ドパミン受容体作動薬に特徴的な有害事象(悪心・嘔吐、幻覚・妄想、突発的睡眠、衝動制御障害及び強迫性障害)については、いずれもプラセボ群と比較してロチゴチン投与群で発現頻度が高い傾向が認められることから、ロチゴチン投与時には十分に注意する必要があり、患者の状態に注意しながら少量から漸増する用法・用量が遵守されれば、許容可能なリスクであると判断した。
(文献 2 より引用改変)

2.パーキンソン病におけるロチゴチンの用法、用量の設定
2-1.開始用量について
 パーキンソン病患者を対象とした国内臨床試験において、高い発現率が認められた有害事象は、悪心、嘔吐、「適用および滴下投与部位反応」及び傾眠であり、特に悪心及び嘔吐は投与早期に発現し増量を制限する有害事象であった。国内比較対照試験のロチゴチン投与群において、開始用量 4.5 mg/日のパーキンソン患者では、投与 7 日目までに発現した悪心や嘔吐の発現率が他の群と比較して低かった(各々6.7%、3.2%)事から、パーキンソン患者で 4.5 mg/日を開始用量とすることは妥当と考えられた。また、有効性の点から、パーキンソン病での臨床用量の範囲(4.5~36.0 mg/日)は大きく、忍容性があればできるだけ高い用量を開始用量に設定することで、より早く効果用量に到達することが可能になることから、忍容性及び有効性を考慮し、パーキンソン病における開始用量を 4.5 mg/日と設定された。

2-2.維持用量について
維持用量は、概ね 9.0~36.0 mg/日であった国内臨床試験において、有意な改善が認められたこと、9.0~36.0 mg/日の各用量においても 改善が示唆されていることや国内臨床試験における累積初回反応率が 4.5 mg/日群に対して 9.0 mg/日が有意に高かったことから、標準的維持用量の下限を 9.0 mg/日と設定された。
さらに、最高用量として、36.0 mg/日までの用量範囲の安全性は許容可能と考えられること、増量により初めて症状の改善が認められた患者も存在したことから、維持用量の最高用量を 36.0 mg/日とすることは可能であり、標準的維持用量を 9.0~36.0 mg/日と設定された。
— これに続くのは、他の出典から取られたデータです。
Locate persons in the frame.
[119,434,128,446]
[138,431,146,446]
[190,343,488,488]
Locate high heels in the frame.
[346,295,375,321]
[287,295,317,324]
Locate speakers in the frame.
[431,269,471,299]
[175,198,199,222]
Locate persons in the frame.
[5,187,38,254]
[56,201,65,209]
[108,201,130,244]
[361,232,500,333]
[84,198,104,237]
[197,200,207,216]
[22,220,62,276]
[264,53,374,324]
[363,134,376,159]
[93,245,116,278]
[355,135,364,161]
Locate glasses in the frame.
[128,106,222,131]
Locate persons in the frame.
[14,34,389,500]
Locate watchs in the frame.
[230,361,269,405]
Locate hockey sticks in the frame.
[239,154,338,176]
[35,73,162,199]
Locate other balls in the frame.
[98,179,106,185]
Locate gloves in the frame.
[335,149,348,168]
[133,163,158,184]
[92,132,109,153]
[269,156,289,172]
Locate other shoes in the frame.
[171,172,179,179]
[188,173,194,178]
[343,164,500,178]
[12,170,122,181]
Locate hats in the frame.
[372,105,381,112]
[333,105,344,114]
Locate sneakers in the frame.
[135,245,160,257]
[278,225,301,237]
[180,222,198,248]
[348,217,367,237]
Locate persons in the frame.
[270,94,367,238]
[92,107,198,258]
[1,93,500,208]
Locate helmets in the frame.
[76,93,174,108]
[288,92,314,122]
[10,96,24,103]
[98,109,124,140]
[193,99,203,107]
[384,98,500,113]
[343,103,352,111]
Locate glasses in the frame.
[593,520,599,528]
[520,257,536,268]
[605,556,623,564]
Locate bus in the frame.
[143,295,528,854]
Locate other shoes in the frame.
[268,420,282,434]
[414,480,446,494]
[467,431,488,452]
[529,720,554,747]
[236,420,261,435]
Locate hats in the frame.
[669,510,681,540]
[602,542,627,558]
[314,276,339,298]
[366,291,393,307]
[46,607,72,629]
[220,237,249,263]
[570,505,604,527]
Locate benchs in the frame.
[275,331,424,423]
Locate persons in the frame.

以上より、ニュープロ パッチの用法・用量は、開始用量は 4.5 mg/日で、消化器症状(悪心・嘔吐)等の観察を十分に行い、1週間毎に慎重に維持量(標準 1 日量 9 mg~36 mg)まで増量することとされた。
(文献 2 より引用改変)

文献)
1.ニュープロ パッチ インタビューフォーム(2016 年 5 月改訂第 6 版)(2018.6.22 アクセス)
2. ニュープロ パッチ 審査結果報告書(平成24 年12 月3 日 医薬食品局審査管理課)(2018.3.28 アクセス)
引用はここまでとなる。